REQUIRED WORK:
1. Write out the passage of the BioMarin gene therapy article starting at "The updates, which" and ending at "three years post-administration.".
2. Extend the article on BioMarin's gene therapy updates, picking up after its last sentence.

TEXT UNDER STUDY:
-=-=-=-=-

PrintFriendly

Print Friendly, PDF & Email

BioMarin Announces Three Year Updates on Investigational Gene Therapy

January 9, 2020
BioMarin Announces Three Year Updates on Investigational Gene Therapy

BioMarin recently announced updates on their ongoing clinical trial program for their investigational hemophilia A gene therapy valoctocogene roxaparvovec, which was developed for the treatment of adults with severe hemophilia A. The therapy utilizes adeno-associated viruses (AAVs) as vectors to carry the genetic codes that prompt the production of the factor VIII (FVIII) protein that is deficient in people with hemophilia A. AAVs are designed to safely deliver the genetic material into living cells to sustained therapeutic effect.

The updates, which were recently published in the New England Journal of Medicine (NEJM), encompass three years of data from an ongoing Phase 1/2 study to evaluate safety and efficacy of valoctocogene roxaparvovec. Included in the trial are 15 participants with hemophilia A who are now in long term observation following a one-time administration of the therapy.  

According to a BioMarin press release, participants experienced significant improvements in both annualized bleeding rate (ABR) and requisite FVIII replacement product usage. In one group of patients who received a larger dose of the therapy, ABR decreased by 96%. In addition, FVIII product usage in the large dose group demonstrated sustained efficacy three years post-administration.

-=-=-=-=-

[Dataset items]
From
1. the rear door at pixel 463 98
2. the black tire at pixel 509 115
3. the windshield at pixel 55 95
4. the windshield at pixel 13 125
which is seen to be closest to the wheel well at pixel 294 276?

-=-=-=-=-

EXPECTED RESPONSES:
1.
The updates, which were recently published in the New England Journal of Medicine (NEJM), encompass three years of data from an ongoing Phase 1/2 study to evaluate safety and efficacy of valoctocogene roxaparvovec. Included in the trial are 15 participants with hemophilia A who are now in long term observation following a one-time administration of the therapy.  

According to a BioMarin press release, participants experienced significant improvements in both annualized bleeding rate (ABR) and requisite FVIII replacement product usage. In one group of patients who received a larger dose of the therapy, ABR decreased by 96%. In addition, FVIII product usage in the large dose group demonstrated sustained efficacy three years post-administration.

2.
“These data are critical in helping the scientific and medical communities understand this pioneering technology. With three years of data, we know more about valoctocogene roxaparvovec than any other gene therapies in development for hemophilia A,” said Professor John Pasi, MB, ChB, PhD, from Barts and the London School of Medicine and Dentistry; the lead author of this NEJM publication, chief investigator for the valoctocogene roxaparvovec Phase 1/2 study, and a principal investigator for the Phase 3 study. “As a treating physician, I am excited about the potential of the field of gene therapy to make a meaningful difference in the lives of people with hemophilia A.”

The article, “Multiyear Follow-up of AAV5-hFVIII-SQ Gene Therapy for Hemophilia A”
was published online in NEJM on January 2, 2020.

On December 23rd, the company submitted a Biologics License Application for valoctocogene roxaparvovec to the U.S. Food and Drug Administration.